But in 30 years of listening to public comment, I’ve heard enough times that people want to go places so that they can do things. So let’s measure how well we’re delivering that, and let’s ask ourselves if that’s more important that some of the things we measure now.
This post could have been much longer; in fact, I hope it will become a book. Meanwhile, here are some great resources:
- On the philosophical issues about freedom vs. prediction, and why it’s important to separate physical knowledge from social science knowledge, see my fun Journal of Public Transportation paper, “To Predict with Confidence, Plan for Freedom.” Seriously, it’s fun.
- The 2020 Transport Access Manual is the first comprehensive explanation of access and how it can be applied to various questions. It’s the work of a team led by professors David Levinson (University of Sydney) and David King (Arizona State University). Full disclosure: I had a role and wrote some snippets.
- The University of Minnesota’s Accessibility Observatory, founded by Levinson and now led by Andrew Owen, is one of the main research centers on the topic. For several years they’ve been publishing Access across America, which are essentially atlases showing where people can get to from various places by car, transit, etc.
- A discussion with transport scholars Alex Karner and Willem Klumpenhouwer regarding the continued value of short-term prediction, summarized in this post of mine and this reply of Willem‘s.
- On what high-access public transit tends to look like, here’s a fairly evergreen 2013 post of mine, with downloadable handout, on how some of the big debates of transit planning line up with a goal of high access for a community.
I will update this post with further links.

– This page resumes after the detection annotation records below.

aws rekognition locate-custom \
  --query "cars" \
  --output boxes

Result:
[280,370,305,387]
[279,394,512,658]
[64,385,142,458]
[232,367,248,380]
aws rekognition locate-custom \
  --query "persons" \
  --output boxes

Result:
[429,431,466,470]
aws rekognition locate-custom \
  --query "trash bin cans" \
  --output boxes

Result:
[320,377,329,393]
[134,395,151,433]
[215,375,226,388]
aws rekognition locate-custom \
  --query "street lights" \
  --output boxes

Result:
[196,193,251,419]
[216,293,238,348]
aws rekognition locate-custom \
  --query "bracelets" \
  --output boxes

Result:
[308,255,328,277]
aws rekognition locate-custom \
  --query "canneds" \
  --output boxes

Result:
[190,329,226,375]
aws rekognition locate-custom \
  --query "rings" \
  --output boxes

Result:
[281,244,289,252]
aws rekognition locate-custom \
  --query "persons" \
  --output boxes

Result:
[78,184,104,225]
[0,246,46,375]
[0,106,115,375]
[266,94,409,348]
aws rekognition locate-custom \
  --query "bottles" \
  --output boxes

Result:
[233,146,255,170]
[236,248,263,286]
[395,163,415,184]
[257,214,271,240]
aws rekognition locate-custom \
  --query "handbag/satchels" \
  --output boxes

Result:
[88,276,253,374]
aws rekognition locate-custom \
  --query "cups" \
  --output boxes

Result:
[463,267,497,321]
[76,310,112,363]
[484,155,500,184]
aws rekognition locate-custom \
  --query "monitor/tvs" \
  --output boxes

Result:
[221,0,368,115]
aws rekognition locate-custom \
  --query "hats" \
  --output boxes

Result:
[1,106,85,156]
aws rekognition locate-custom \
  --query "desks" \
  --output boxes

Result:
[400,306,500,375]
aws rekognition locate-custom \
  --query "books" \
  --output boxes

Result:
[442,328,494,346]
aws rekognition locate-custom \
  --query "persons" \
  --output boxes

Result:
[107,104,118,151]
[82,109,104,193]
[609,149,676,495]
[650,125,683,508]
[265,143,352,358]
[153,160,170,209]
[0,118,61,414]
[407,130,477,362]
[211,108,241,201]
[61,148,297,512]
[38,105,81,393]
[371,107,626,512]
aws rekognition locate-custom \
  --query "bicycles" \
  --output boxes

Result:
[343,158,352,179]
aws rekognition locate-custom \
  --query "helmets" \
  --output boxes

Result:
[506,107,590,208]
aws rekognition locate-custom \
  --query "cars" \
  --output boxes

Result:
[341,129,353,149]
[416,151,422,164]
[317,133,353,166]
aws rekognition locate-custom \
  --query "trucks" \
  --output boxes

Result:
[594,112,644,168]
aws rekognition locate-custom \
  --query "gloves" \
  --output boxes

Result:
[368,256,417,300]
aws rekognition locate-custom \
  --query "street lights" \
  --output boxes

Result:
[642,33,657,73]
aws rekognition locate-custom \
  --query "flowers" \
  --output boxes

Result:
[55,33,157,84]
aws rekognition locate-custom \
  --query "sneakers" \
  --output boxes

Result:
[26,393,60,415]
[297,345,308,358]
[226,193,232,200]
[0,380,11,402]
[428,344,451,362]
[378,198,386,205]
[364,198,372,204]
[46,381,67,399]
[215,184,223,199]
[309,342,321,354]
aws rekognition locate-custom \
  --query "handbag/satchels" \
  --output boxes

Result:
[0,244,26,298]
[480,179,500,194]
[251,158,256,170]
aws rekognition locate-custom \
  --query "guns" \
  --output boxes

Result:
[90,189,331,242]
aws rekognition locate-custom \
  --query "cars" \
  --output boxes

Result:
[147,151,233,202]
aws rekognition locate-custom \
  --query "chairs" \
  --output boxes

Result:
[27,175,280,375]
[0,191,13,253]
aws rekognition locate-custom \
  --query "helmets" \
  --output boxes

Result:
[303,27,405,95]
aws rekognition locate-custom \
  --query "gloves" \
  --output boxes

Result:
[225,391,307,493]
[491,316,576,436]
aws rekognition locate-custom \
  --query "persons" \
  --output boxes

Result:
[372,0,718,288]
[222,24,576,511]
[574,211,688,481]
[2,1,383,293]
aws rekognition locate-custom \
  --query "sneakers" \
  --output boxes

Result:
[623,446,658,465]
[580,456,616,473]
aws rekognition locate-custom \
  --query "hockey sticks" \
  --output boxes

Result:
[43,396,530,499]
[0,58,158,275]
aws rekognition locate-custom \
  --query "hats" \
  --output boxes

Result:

 In the academic literature, what I’m calling access is usually called accessibility. Both of these words have contested meanings, because both have been used specifically to refer to the needs and rights of people with disabilities. I follow the recent Transport Access Manual in using access as the less confusing of these two words. Of course, we are talking here specifically about spatial access — the ability to do things that require going places — which is not the only kind. However, a lot of the ways that people are cut off from opportunity do turn out to be spatial. Transportation (i.e. access) is a major barrier to employment in the US, for example.
 This paper, for example, establishes a relationship between transit access and public transit’s mode share, one that is especially strong for lower income people.
 There are exceptions. Traffic congestion, for example, is a human behavior that affects the access calculation.